According to a new report from cloud security company Wiz, the Microsoft AI research team accidentally leaked 38TB of the company's private data.
38 terabytes. That's a lot of data.
The exposed data included full backups of two employees' computers. These backups contained sensitive personal data, including passwords to Microsoft services, secret keys, and more than 30,000 internal Microsoft Teams messages from more than 350 Microsoft employees.
So, how did this happen? The report explains that Microsoft's AI team uploaded a bucket of training data containing open-source code and AI models for image recognition.
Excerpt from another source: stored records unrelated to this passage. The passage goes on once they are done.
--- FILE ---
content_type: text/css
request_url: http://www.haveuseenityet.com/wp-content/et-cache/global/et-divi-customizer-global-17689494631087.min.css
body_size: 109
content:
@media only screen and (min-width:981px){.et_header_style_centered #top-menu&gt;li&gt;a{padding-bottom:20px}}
Users who came across the Github repository were provided with a link from Azure, Microsoft's cloud storage service, in order to download the models.
One problem: The link that was provided by Microsoft's AI team gave visitors complete access to the entire Azure storage account. And not only could visitors view everything in the account, they could upload, overwrite, or delete files as well.
Wiz says that this occurred as a result of an Azure feature called Shared Access Signature (SAS) tokens, which is "a signed URL that grants access to Azure Storage data." The SAS token could have been set up with limitations to what file or files could be accessed. However, this particular link was configured with full access.
Adding to the potential issues, according to Wiz, is that it appears that this data has been exposed since 2020.
Wiz contacted Microsoft earlier this year, on June 22, to warn them about their discovery. Two days later, Microsoft invalidated the SAS token, closing up the issue. Microsoft carried out and completed an investigation into the potential impacts in August.
Microsoft provided TechCrunch with a statement, claiming “no customer data was exposed, and no other internal services were put at risk because of this issue.”